### Text for analysis
The River Garry (Gar / Abhainn Ghar) is a major tributary of the River Tummel, itself a tributary of the River Tay, in the traditional county of Perthshire in the Scottish Highlands. It emerges from the northeastern end of Loch Garry, just to the southeast of the Pass of Drumochter, and flows southeastwards and eastwards down Glen Garry to the narrow Pass of Killiecrankie beyond which it joins the Tummel.

Loch Garry itself is fed by the Allt Shallainn, Allt na Duinish and Allt na Cosaig which enter its southern end. The loch occupies a deep northeast-southwest aligned trench cut by glacial action. Glen Garry provides the main route northwards for both the A9 road and the railway from Perth to Inverness.

### Data shown
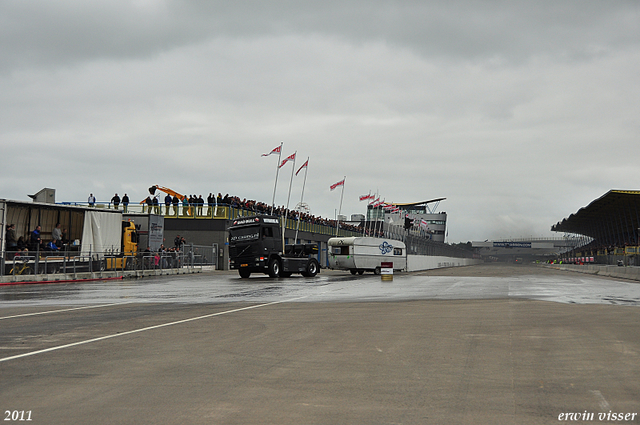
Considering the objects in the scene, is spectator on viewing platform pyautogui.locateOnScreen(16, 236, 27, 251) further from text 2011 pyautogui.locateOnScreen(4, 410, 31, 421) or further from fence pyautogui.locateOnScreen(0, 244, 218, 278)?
text 2011 pyautogui.locateOnScreen(4, 410, 31, 421)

### Instructions
• A. Answer these from the River Garry passage:
(i) Which river does the Garry join beyond the Pass of Killiecrankie?
(ii) Which three streams enter the southern end of Loch Garry?
(iii) Which two routes north does Glen Garry provide?
• B. Reproduce the part of the River Garry passage between "Loch Garry itself" and "Perth to Inverness.", inclusive.
Base your answers on the River Garry passage alone.

### Answer list
• A.
(i) The River Tummel.
(ii) The Allt Shallainn, the Allt na Duinish and the Allt na Cosaig.
(iii) The A9 road and the railway from Perth to Inverness.

• B.
Loch Garry itself is fed by the Allt Shallainn, Allt na Duinish and Allt na Cosaig which enter its southern end. The loch occupies a deep northeast-southwest aligned trench cut by glacial action. Glen Garry provides the main route northwards for both the A9 road and the railway from Perth to Inverness.